EU-Agrarkommissar sagt Nein zu Zollsenkungen für russischen Dünger
Die Forderung nach einer Aufhebung der Zölle auf russische Düngemittel hat von höchster europäischer Stelle eine deutliche Absage erhalten. EU-Agrarkommissar Christophe Hansen lehnt entsprechende Vorschläge kategorisch ab und verweist auf die Notwendigkeit, die europäische Eigenproduktion zu stärken. Hintergrund sind die durch den anhaltenden Iran-Krieg ausgelösten weltweiten Engpässe und massiven Preisanstiege bei Düngemitteln, die Landwirte in ganz Europa vor enorme Herausforderungen stellen.
Besuch bei SKW Piesteritz in Wittenberg unterstreicht Strategie
Diese Position unterstrich Hansen bei einem Besuch des Düngemittelherstellers SKW Piesteritz in Wittenberg, Sachsen-Anhalt. Gemeinsam mit dem Ministerpräsidenten des Bundeslandes, Sven Schulze (CDU), informierte sich der EU-Kommissar vor Ort über die Produktionskapazitäten. „Wir produzieren rund um die Uhr“, betonte SKW-Geschäftsführer Carsten Franzke während einer Rundfahrt über das Werksgelände. Die Ammoniak-Anlagen des Unternehmens laufen derzeit unter voller Last, um die Nachfrage zu bedienen.
Die Europäische Union verfolgt damit eine klare Linie: Statt auf Importe aus Russland zu setzen, sollen heimische Produzenten wie SKW gestärkt werden. Dies soll nicht nur die Versorgungssicherheit erhöhen, sondern auch die Abhängigkeit von politisch unsicheren Lieferketten verringern. Die aktuellen Marktverwerfungen zeigen deutlich, wie anfällig die globale Düngemittelversorgung bei internationalen Konflikten ist.

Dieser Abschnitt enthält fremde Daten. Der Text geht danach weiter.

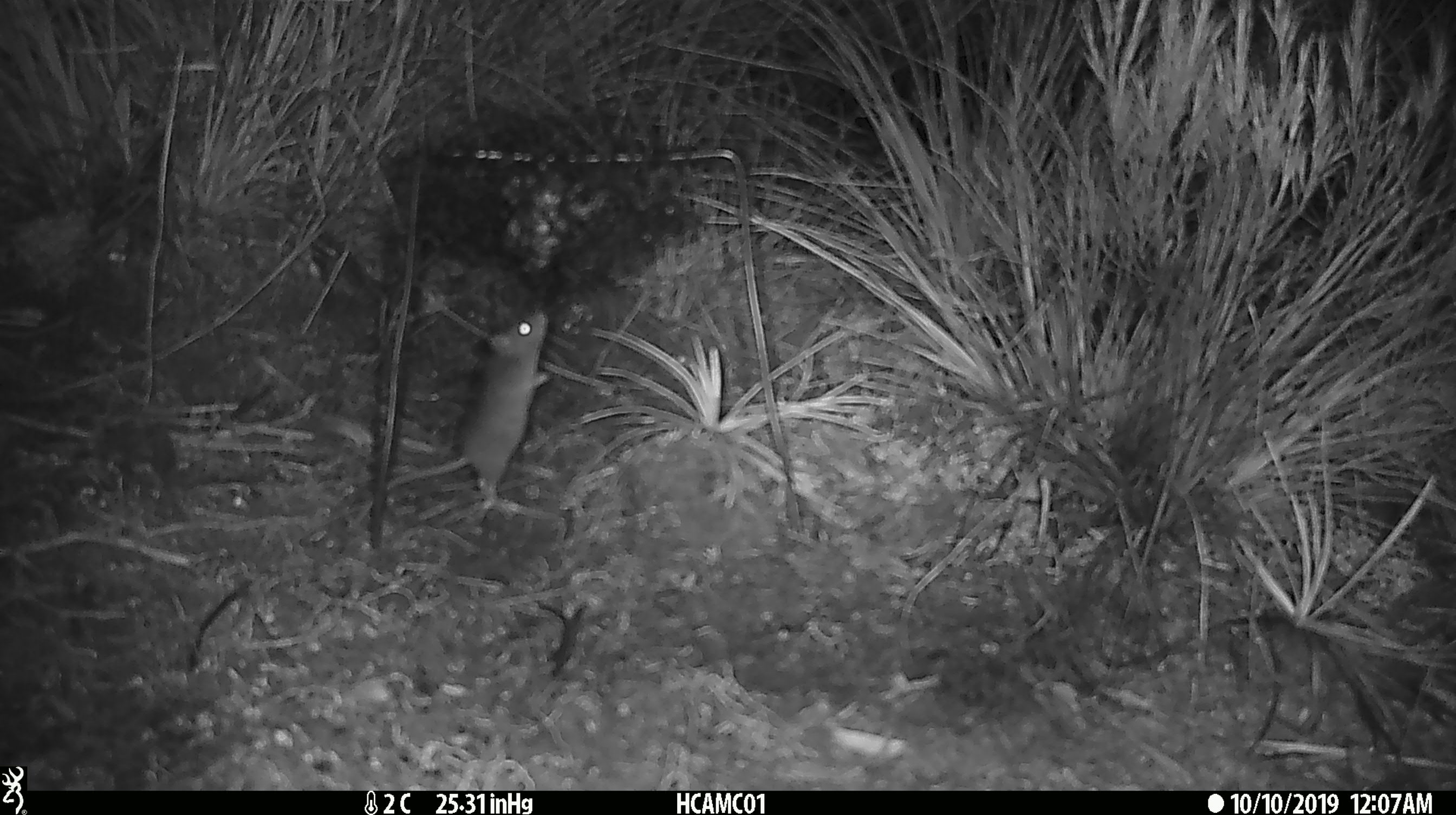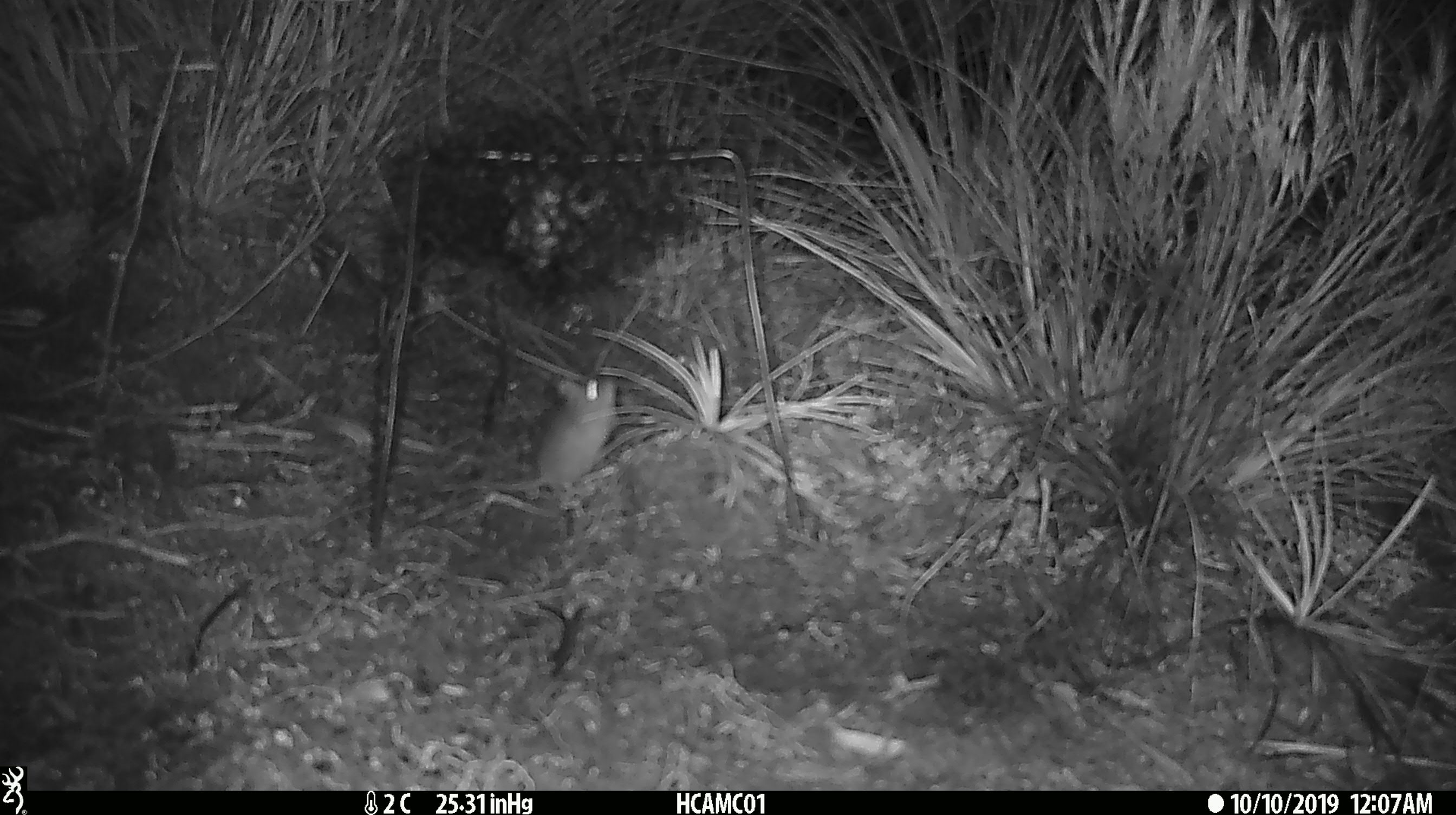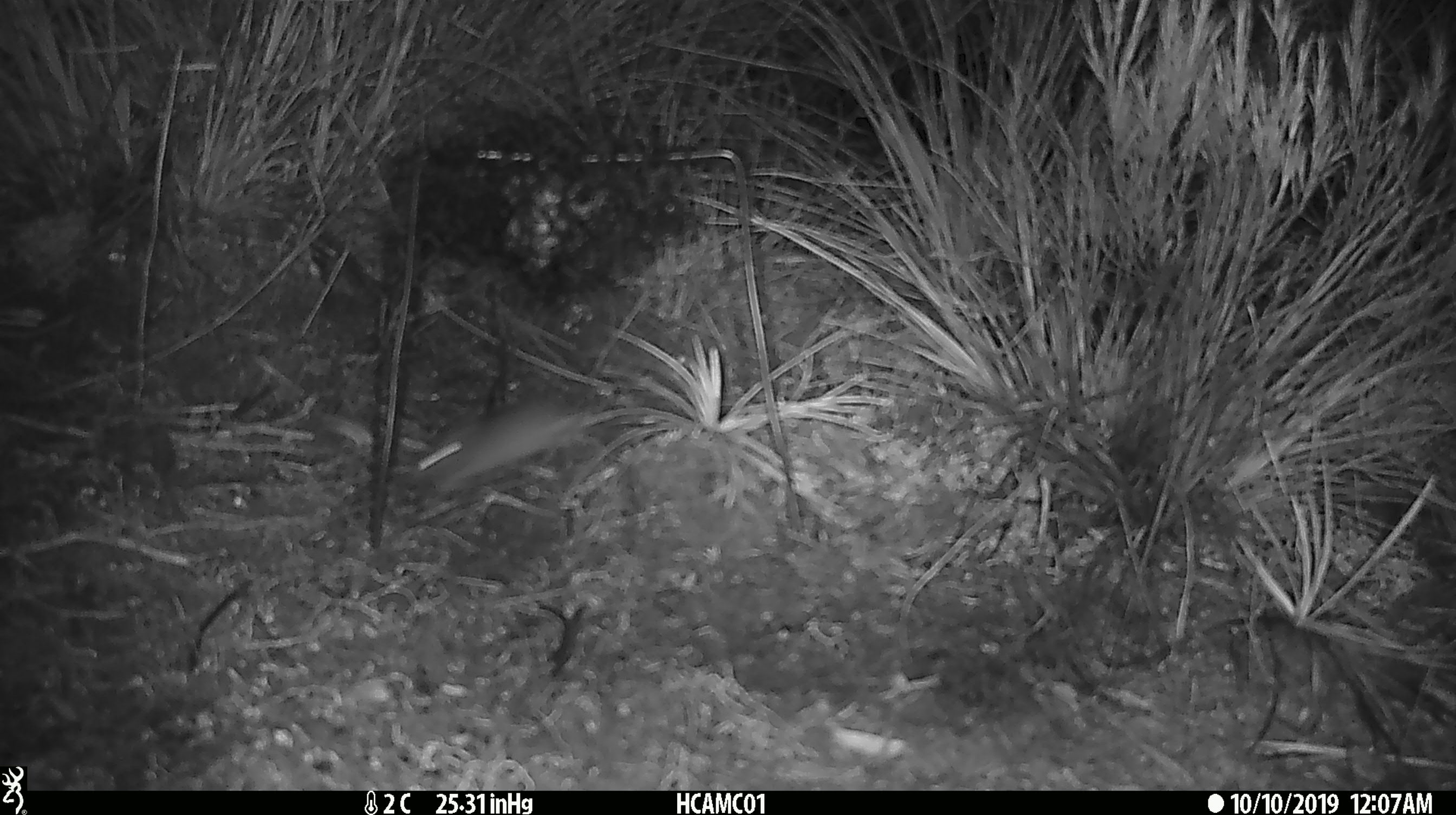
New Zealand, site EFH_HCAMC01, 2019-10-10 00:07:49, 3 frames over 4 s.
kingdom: Animalia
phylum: Chordata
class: Mammalia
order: Rodentia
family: Muridae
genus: Mus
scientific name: Mus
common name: mouse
Mouse (Mus).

Folgen des Iran-Krieges für die Landwirtschaft
Der Konflikt im Iran hat zu erheblichen Störungen in der weltweiten Düngemittelproduktion und -logistik geführt. Die Folgen sind spürbar:
- Explodierende Preise für wichtige Düngemittelkomponenten
- Knappheit bei bestimmten Produkten, insbesondere Stickstoffdüngern
- Erhöhte Produktionskosten für landwirtschaftliche Betriebe
- Potenzielle Ernteausfälle und Qualitätseinbußen bei Agrarprodukten
Vor diesem Hintergrund gewinnt die Diskussion um die richtige politische Antwort zusätzliche Dringlichkeit. Während einige Akteure für Handelserleichterungen mit Russland plädieren, setzt die EU-Kommission auf eine andere Strategie. Die Stärkung der europäischen Produktionskapazitäten soll langfristig stabile und bezahlbare Düngemittelpreise sichern.

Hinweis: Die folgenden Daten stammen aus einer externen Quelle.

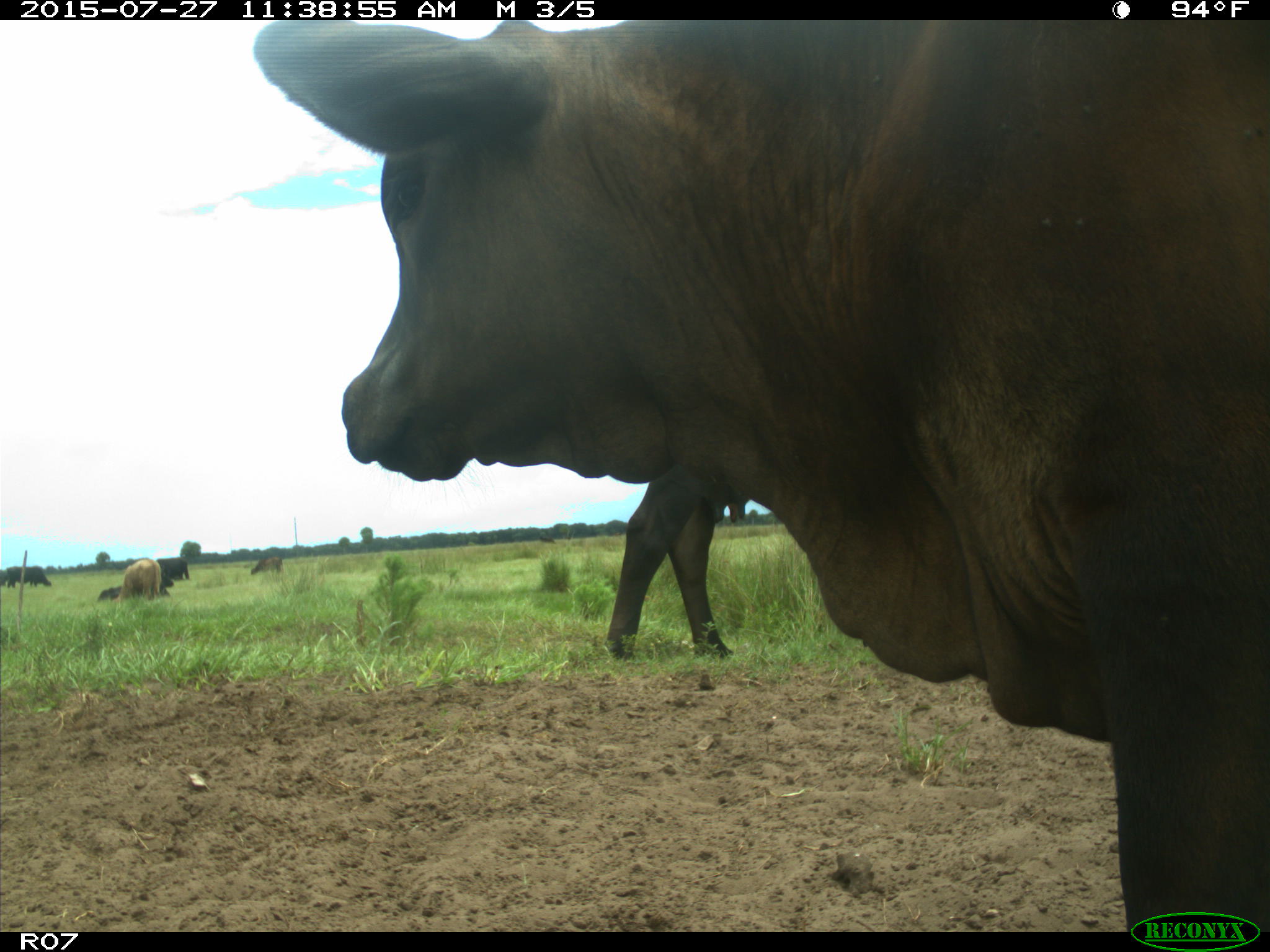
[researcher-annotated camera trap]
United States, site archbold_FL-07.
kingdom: Animalia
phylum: Chordata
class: Mammalia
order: Artiodactyla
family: Bovidae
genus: Bos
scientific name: Bos taurus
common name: domestic cow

Der Besuch in Wittenberg symbolisiert diesen Kurswechsel. „Wir müssen unsere eigene Versorgungssouveränität stärken“, ließ Hansen durchblicken. Für Unternehmen wie SKW bedeutet dies eine Chance, ihre Rolle als wichtiger Lieferant für die europäische Landwirtschaft auszubauen. Gleichzeitig stehen die Betriebe vor der Herausforderung, ihre Kapazitäten weiter zu erhöhen, ohne dabei Umweltstandards zu vernachlässigen.
Die Entscheidung gegen Zollsenkungen ist somit nicht nur eine handelspolitische Weichenstellung, sondern auch ein Bekenntnis zur europäischen Wertschöpfungskette. In den kommenden Monaten wird sich zeigen, ob dieser Ansatz ausreicht, um die durch den Iran-Krieg verursachten Marktverwerfungen abzufedern und die Versorgung der europäischen Landwirtschaft nachhaltig zu sichern.